Pense por um momento num cenário em que as armas nucleares e as bombas químicas do Ocidente passam a estar sob o controlo destas tendências radicais, que podem acabar com a humanidade. Como seriam usadas estas armas nas mãos dos líderes fanáticos ocidentais, que não consideram como sendo humanos todos aqueles que não pensam como eles, baseando-se em conceitos como o ódio, o isolamento, a descriminação e a aniquilação, em vez de conceitos como a paz, a cooperação, a igualdade, a justiça, a liberdade e os direitos humanos? Imaginar tudo isto é horrível para a humanidade.

É muito claro o potencial destrutivo destas armas, apesar de não serem tão horríveis durante a I e II Guerras Mundiais. Quando se considera a capacidade atual de destruição destas armas, a possibilidade delas passarem a estar sob o controlo das tendências radicais, é quase um convite para o Dia do Juízo Final. Alguns futuristas de agora começaram a escrever artigos sobre “Tomar o Dia do Juízo Final das mãos de Deus” ou “Forças Deus ao Dia do Juízo Final”.

Aqueles que consideram apropriadas todas as ações contrárias aos direitos humanos, liberdades e valores globais, para eliminar as diferenças no seu país, ficarão mais tranquilos depois de eliminarem esta “ameaça”? A história diz-nos que não é assim. É muito claro que este tipo de pessoas arrastaram o seu país e a região para o fogo, depois do genocídio judeu.

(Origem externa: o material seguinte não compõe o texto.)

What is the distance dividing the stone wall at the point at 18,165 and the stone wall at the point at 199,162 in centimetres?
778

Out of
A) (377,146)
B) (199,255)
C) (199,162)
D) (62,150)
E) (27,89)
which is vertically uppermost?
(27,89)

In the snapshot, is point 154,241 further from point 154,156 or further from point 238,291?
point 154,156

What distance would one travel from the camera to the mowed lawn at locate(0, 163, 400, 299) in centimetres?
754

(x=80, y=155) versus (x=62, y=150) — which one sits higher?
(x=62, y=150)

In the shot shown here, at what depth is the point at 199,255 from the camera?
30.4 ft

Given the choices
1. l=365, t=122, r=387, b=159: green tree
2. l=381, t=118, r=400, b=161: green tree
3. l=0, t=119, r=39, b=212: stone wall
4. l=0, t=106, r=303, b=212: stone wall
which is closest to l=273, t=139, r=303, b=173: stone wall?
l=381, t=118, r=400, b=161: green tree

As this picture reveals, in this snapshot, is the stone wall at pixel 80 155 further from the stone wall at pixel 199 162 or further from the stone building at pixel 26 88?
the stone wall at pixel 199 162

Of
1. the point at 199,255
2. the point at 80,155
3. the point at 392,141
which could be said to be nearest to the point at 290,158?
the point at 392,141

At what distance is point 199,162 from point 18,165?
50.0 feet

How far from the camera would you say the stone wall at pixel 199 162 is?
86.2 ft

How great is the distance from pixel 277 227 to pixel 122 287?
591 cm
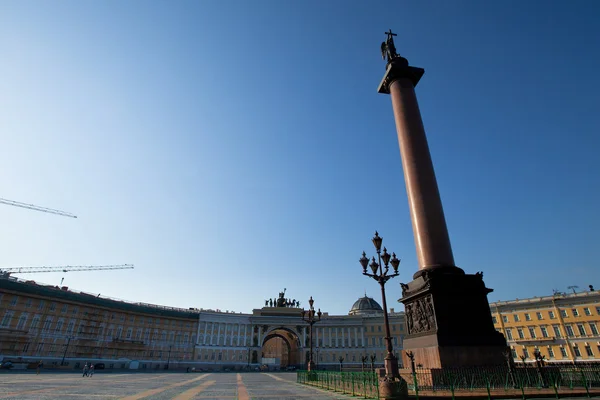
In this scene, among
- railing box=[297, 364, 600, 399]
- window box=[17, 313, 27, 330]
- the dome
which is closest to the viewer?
railing box=[297, 364, 600, 399]

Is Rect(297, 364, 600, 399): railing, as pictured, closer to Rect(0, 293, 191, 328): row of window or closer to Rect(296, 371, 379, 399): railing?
Rect(296, 371, 379, 399): railing

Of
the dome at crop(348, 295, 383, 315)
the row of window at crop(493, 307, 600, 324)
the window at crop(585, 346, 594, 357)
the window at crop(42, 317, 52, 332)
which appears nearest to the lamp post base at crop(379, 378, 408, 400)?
the window at crop(585, 346, 594, 357)

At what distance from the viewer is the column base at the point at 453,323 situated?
1334 cm

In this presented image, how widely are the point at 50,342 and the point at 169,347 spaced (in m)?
24.7

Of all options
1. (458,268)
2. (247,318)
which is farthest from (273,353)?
(458,268)

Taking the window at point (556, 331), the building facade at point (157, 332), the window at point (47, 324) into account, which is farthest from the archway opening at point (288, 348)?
the window at point (556, 331)

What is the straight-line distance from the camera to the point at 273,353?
12125cm

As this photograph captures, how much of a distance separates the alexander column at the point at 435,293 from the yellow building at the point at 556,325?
45060mm

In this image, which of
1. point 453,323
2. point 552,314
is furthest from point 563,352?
point 453,323

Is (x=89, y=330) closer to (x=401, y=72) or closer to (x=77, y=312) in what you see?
(x=77, y=312)

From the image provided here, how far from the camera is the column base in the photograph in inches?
525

A necessidade de um Ocidente Moderado…

Enquanto é muito óbvia e próxima a ameaça que irá definir o caminho do Ocidente, são cada vez mais revistas as disputas do “islão moderado”, em vez da necessidade do “Ocidente moderado”. O islão moderado será o tema de um outro artigo. Mas atualmente, os desenvolvimentos radicais na Europa e nos Estados Unidos preocupam todo o mundo. Neste contexto, a perda de votos dos partidos de centro-direita e centro-esquerda na Europa e o silêncio das correntes liberais, pluralistas e democráticas, não são preocupantes apenas para o futuro da Europa. Vimos no século passado para onde se pode arrastar uma Europa que se rende às tendências radicais. Por isso, as correntes liberais e pacifistas da Terra devem trabalhar juntas para um Ocidente Moderno, em nome da paz mundial.

Esta foi a análise sobre este tema do Prof. Dr. Kudret Bulbul, decano da Faculdade de Ciências Políticas da Universidade de Yildirim Beyazit, em Ancara.